Problemen met volgorde en duplicatie
AI-agents hebben moeite met de juiste volgorde van code. Ze kunnen bijvoorbeeld initialisaties aan het einde van een bestand plaatsen, wat runtime-fouten veroorzaakt. Daarnaast kan AI zonder aarzeling meerdere versies van dezelfde klasse of functie definiëren binnen een project, wat tot conflicten en verwarring leidt.

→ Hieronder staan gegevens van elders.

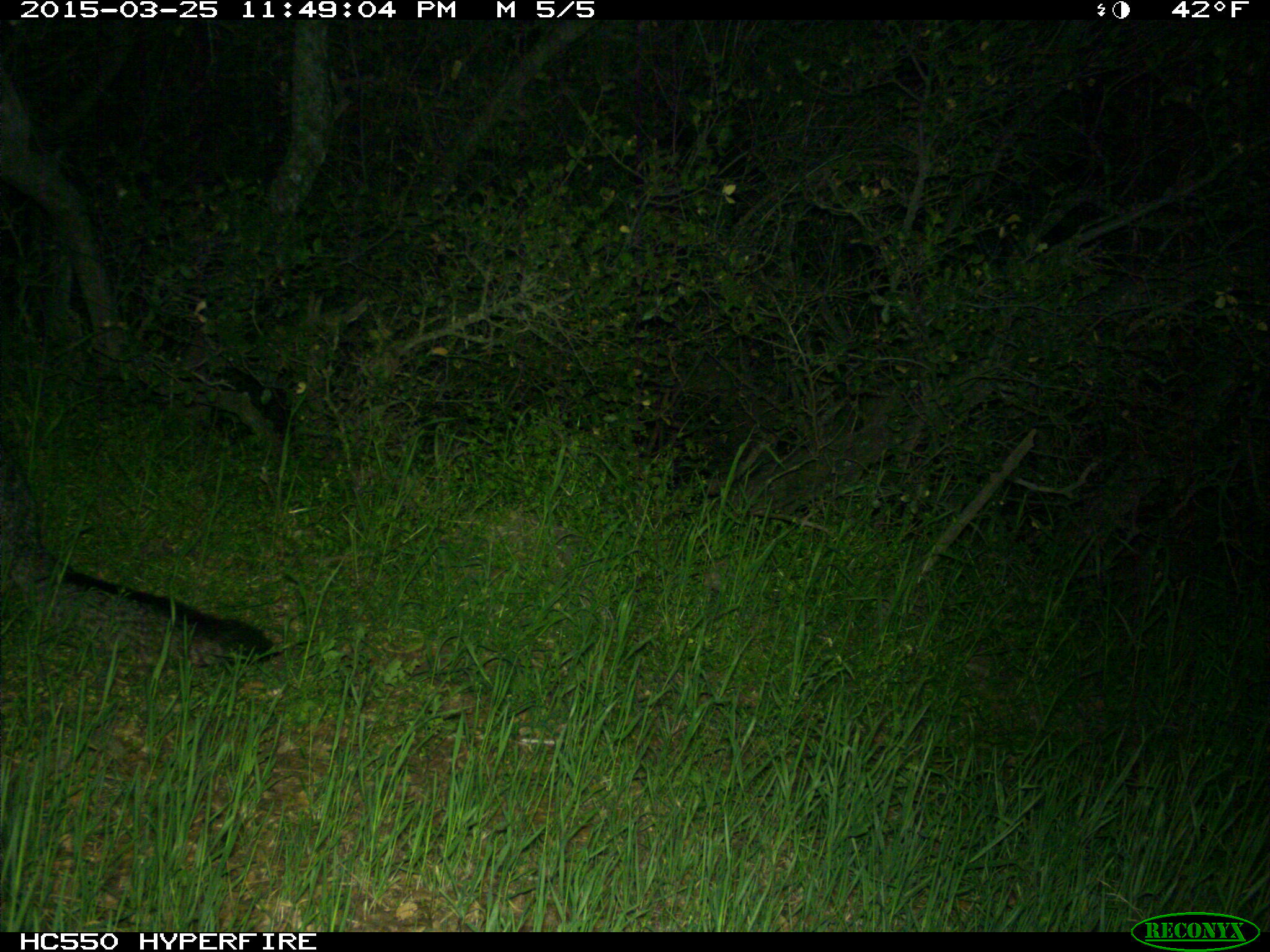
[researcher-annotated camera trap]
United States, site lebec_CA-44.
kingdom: Animalia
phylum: Chordata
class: Mammalia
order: Carnivora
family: Canidae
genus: Urocyon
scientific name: Urocyon cinereoargenteus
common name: gray fox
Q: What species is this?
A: Urocyon cinereoargenteus (gray fox).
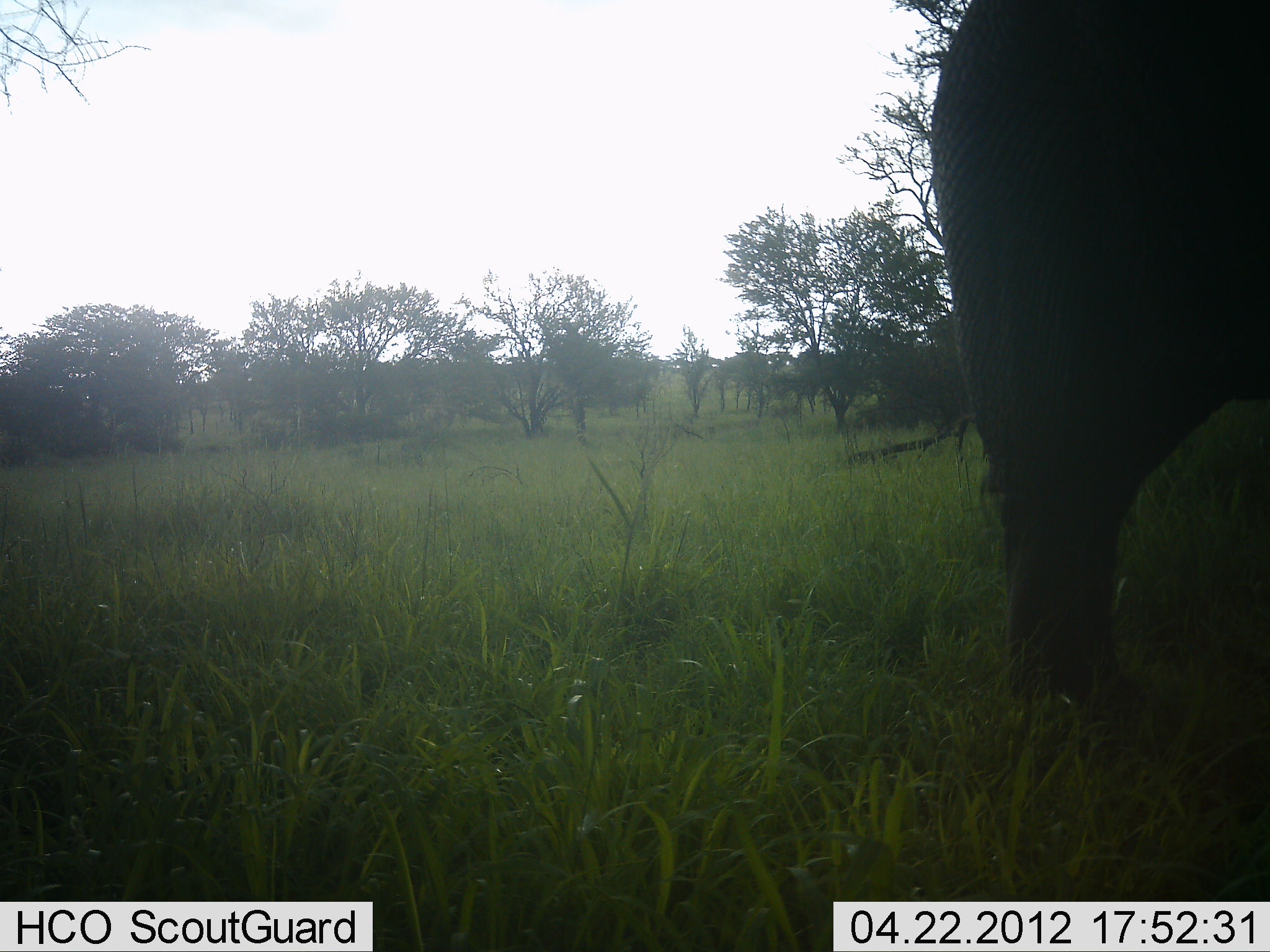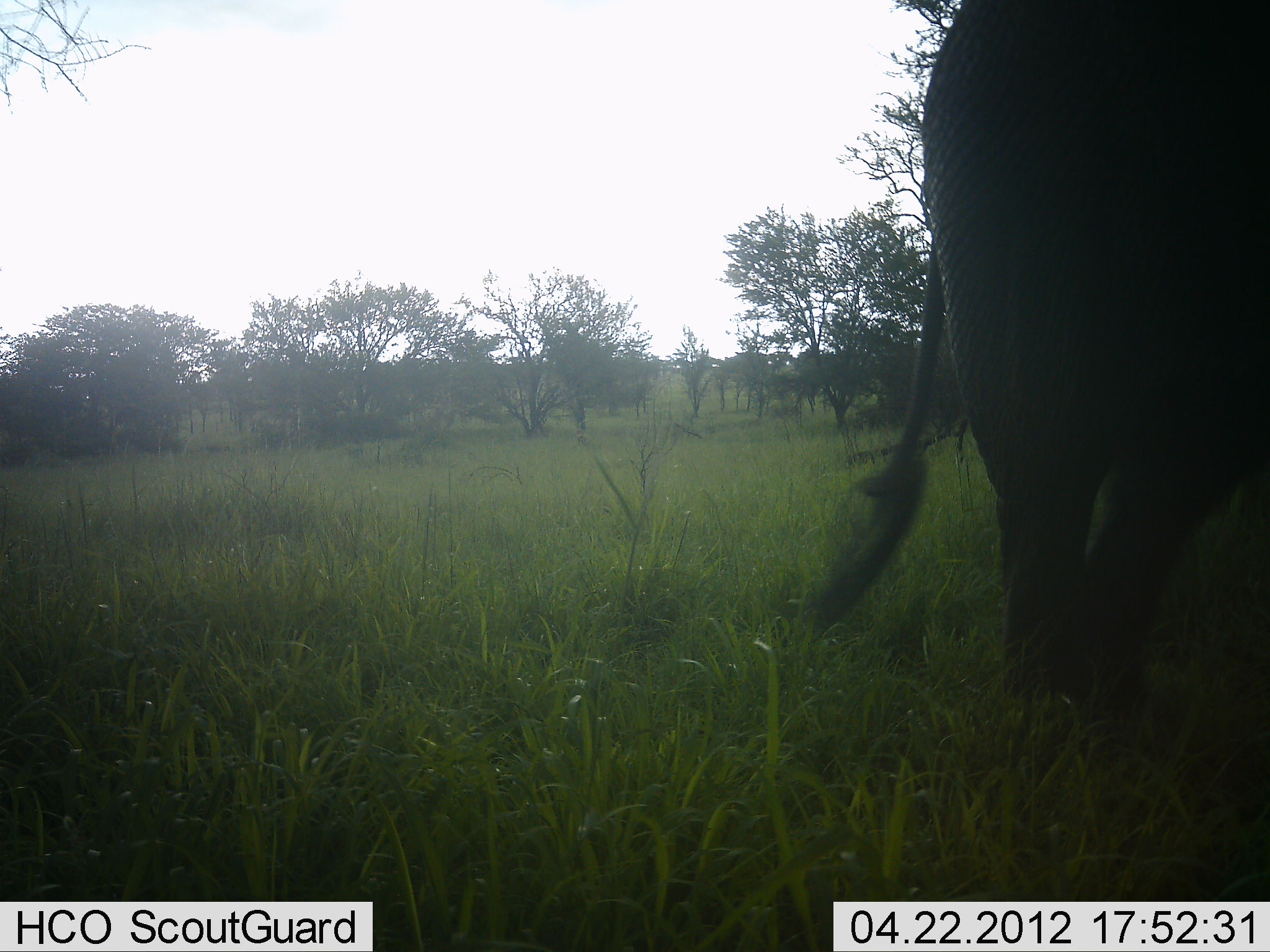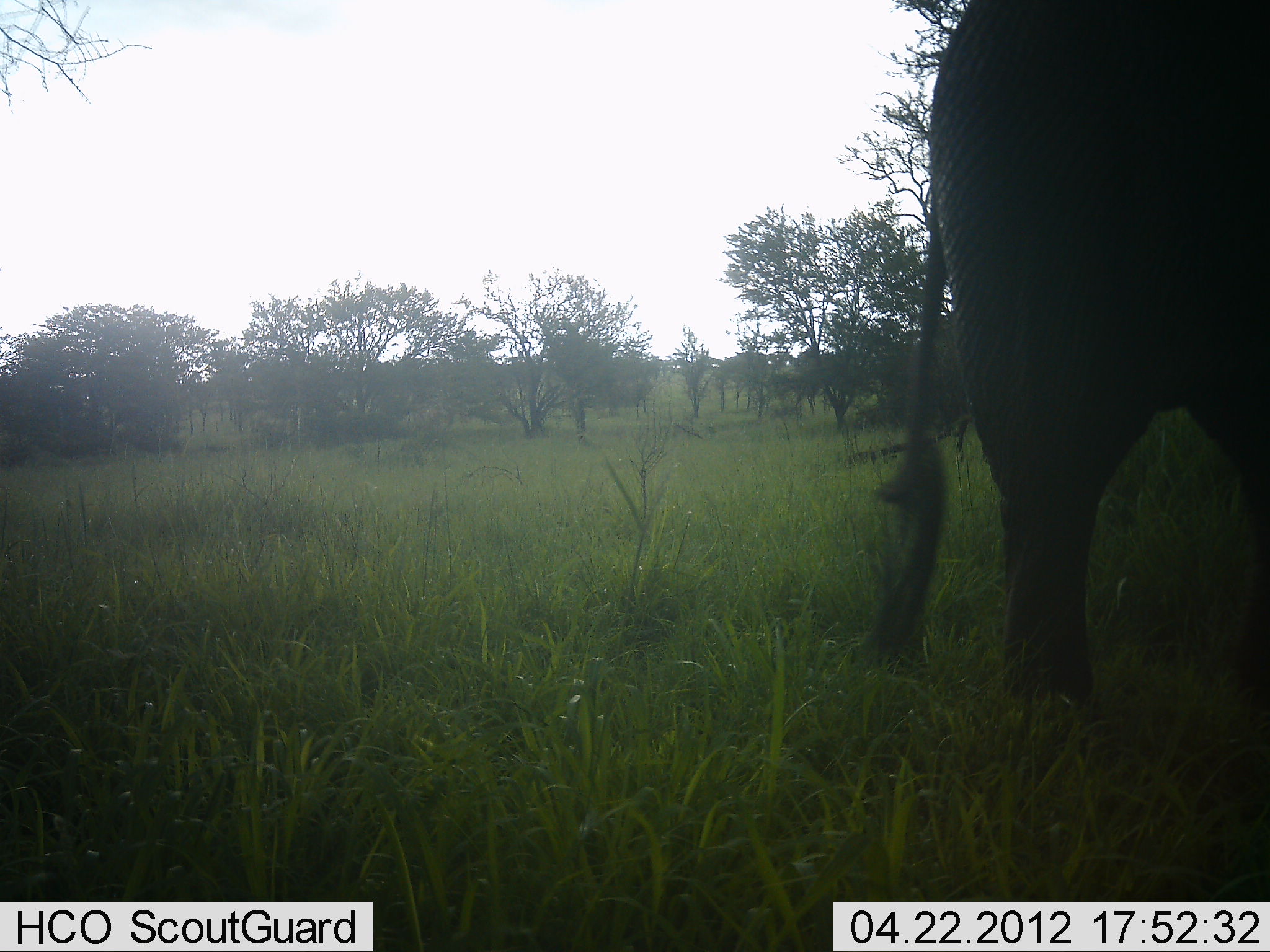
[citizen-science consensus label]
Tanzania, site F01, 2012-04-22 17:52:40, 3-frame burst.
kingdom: Animalia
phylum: Chordata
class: Mammalia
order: Proboscidea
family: Elephantidae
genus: Loxodonta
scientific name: Loxodonta africana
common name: african bush elephant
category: elephant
Elephant (african bush elephant) (Loxodonta africana), count 1. Behavior (volunteer vote fractions): standing 67%, resting 0%, moving 43%, interacting 0%. Young present (vote fraction): 0%. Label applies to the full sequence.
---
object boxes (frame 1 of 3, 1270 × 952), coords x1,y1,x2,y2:
animal: 926,0,1270,793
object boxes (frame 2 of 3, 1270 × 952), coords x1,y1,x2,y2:
animal: 804,0,1270,720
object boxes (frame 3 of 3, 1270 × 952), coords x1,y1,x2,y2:
animal: 862,0,1270,716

Een codeplatform met memory en projectstructuur helpt
Een oplossing hiervoor is het gebruik van AI-codeplatforms die geheugen en projectstructuren kunnen beheren. Dit helpt bij het bewaren van consistentie in complexe projecten. Helaas worden deze functies niet altijd consequent toegepast. Hierdoor kan het voorkomen dat de AI de samenhang van een project verliest en ongewenste duplicaties of incorrecte afhankelijkheden introduceert tijdens het programmeren.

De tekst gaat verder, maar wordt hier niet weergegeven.